### Your objective
List each line in the items below that contains the string "instances".

### Listed entries
---+---

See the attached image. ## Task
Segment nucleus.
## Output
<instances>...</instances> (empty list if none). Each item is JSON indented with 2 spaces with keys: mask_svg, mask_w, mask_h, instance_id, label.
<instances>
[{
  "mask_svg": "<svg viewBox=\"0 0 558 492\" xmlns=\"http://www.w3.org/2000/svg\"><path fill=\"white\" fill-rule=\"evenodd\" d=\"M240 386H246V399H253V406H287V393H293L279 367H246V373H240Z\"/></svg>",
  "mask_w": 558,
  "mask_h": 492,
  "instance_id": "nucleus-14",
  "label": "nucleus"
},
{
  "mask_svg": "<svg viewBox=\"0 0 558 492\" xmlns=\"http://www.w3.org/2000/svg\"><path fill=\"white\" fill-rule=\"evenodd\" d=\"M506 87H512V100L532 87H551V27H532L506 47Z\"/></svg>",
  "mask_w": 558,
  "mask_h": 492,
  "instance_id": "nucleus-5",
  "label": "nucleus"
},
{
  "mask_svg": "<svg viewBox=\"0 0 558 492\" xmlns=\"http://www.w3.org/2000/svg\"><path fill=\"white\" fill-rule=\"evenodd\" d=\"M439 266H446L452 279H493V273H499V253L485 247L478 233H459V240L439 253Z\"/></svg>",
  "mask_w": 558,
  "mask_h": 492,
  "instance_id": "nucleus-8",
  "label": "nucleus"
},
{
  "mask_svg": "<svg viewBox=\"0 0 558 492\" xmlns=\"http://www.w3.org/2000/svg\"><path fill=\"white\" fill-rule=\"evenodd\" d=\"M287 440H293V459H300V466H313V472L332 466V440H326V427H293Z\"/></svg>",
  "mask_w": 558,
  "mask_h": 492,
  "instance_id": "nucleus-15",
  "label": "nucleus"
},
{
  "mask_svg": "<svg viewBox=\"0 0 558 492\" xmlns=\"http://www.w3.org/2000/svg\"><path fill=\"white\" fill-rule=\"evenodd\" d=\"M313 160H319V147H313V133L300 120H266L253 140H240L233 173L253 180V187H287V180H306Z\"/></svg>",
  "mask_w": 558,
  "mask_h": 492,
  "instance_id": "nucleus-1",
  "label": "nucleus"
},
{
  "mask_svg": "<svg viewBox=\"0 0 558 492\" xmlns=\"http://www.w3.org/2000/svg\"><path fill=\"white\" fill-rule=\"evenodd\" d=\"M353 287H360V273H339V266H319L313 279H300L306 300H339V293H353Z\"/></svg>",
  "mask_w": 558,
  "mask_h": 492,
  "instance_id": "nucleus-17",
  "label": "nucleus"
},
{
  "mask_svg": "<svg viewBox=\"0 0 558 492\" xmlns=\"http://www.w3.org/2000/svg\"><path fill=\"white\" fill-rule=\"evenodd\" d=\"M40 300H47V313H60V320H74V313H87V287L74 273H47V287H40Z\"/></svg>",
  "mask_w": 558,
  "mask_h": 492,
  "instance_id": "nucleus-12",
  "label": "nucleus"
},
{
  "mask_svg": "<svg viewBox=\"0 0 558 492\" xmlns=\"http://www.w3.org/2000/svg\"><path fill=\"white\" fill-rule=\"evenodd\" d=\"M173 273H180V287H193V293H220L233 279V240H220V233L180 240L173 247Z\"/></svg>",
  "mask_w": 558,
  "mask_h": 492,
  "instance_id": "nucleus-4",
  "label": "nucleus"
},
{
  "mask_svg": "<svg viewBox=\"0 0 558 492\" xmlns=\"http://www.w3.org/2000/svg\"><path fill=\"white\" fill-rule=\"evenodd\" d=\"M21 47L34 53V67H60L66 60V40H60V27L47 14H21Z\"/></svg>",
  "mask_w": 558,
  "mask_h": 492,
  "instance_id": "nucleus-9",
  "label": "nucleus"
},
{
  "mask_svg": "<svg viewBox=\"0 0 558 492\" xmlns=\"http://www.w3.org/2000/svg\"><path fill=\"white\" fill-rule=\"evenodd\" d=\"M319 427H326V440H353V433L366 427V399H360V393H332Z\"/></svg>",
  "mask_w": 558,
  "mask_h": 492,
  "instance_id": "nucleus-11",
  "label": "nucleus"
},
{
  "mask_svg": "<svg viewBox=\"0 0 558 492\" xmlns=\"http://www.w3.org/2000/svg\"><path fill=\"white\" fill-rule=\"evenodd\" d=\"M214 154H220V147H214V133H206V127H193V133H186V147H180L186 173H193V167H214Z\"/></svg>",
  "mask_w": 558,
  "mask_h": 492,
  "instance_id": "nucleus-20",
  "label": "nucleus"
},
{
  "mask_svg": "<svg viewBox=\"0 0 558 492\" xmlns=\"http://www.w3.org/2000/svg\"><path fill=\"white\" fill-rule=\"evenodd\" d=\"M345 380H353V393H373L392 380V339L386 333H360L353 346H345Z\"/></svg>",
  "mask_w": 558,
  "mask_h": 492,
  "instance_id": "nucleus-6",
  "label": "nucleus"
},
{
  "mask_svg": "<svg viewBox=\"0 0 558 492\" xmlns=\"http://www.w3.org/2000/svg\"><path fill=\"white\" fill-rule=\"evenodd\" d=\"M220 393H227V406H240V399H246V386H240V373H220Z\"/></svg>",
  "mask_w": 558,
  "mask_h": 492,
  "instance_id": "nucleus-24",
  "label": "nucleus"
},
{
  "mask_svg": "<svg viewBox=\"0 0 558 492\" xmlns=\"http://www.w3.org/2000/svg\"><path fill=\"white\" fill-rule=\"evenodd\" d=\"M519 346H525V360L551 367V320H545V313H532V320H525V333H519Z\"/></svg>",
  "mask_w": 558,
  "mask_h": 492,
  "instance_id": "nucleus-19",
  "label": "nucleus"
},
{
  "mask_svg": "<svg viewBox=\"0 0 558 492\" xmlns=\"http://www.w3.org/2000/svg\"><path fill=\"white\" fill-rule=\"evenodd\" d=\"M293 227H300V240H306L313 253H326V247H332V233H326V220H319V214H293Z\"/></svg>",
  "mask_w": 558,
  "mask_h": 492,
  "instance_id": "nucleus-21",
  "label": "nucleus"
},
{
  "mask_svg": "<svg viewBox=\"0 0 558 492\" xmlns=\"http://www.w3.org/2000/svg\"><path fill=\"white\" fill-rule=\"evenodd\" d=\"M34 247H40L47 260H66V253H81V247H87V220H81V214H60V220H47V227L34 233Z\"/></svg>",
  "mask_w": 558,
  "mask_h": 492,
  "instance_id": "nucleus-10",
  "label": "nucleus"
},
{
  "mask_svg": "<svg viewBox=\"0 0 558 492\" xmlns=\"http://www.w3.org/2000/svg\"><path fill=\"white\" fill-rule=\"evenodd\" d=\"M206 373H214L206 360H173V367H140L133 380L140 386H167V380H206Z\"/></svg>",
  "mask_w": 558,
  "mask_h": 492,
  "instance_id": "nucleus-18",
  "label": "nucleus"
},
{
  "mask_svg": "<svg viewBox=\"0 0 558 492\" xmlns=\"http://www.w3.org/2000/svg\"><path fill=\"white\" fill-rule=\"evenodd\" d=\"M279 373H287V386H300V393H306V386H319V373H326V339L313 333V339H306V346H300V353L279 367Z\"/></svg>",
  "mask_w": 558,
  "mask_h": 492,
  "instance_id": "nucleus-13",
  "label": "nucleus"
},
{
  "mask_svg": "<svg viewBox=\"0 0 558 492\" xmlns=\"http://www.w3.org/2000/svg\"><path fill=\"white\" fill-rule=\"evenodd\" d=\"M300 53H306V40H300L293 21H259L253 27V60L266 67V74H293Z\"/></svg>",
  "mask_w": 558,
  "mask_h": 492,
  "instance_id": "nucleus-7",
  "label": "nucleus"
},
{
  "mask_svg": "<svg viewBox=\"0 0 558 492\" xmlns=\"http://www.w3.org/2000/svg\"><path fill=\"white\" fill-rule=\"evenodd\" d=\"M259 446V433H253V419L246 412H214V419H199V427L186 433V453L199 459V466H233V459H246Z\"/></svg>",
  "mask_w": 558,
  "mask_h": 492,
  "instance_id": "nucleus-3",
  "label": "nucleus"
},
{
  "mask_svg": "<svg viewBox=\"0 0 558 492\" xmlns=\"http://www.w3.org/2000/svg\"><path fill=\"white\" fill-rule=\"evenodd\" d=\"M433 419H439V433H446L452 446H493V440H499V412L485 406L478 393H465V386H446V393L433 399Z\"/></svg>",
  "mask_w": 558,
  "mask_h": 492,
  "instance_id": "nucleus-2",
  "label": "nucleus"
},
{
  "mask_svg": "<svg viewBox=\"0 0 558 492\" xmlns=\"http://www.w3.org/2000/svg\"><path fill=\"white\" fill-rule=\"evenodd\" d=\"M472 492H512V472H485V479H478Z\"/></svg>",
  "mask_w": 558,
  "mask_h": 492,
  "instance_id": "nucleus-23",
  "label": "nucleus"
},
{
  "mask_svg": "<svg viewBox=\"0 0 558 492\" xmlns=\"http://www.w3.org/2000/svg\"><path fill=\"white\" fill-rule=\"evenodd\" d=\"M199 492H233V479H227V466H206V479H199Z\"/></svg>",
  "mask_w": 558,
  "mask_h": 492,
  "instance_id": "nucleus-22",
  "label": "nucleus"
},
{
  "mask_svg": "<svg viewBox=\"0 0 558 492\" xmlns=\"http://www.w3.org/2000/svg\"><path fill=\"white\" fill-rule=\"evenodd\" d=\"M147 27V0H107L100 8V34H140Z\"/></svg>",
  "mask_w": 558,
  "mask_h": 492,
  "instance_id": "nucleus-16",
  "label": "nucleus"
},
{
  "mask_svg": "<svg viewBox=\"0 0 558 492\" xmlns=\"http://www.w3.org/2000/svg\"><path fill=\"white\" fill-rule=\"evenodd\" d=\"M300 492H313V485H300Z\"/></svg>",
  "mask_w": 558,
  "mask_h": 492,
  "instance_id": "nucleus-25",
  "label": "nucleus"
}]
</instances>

---+---

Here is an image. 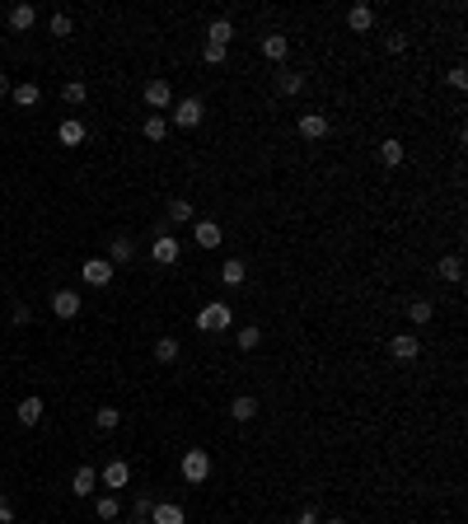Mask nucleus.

---+---

### Result of this exercise
<instances>...</instances> (empty list if none). Each item is JSON indented with 2 spaces with keys: mask_svg, mask_w, mask_h, instance_id, label.
<instances>
</instances>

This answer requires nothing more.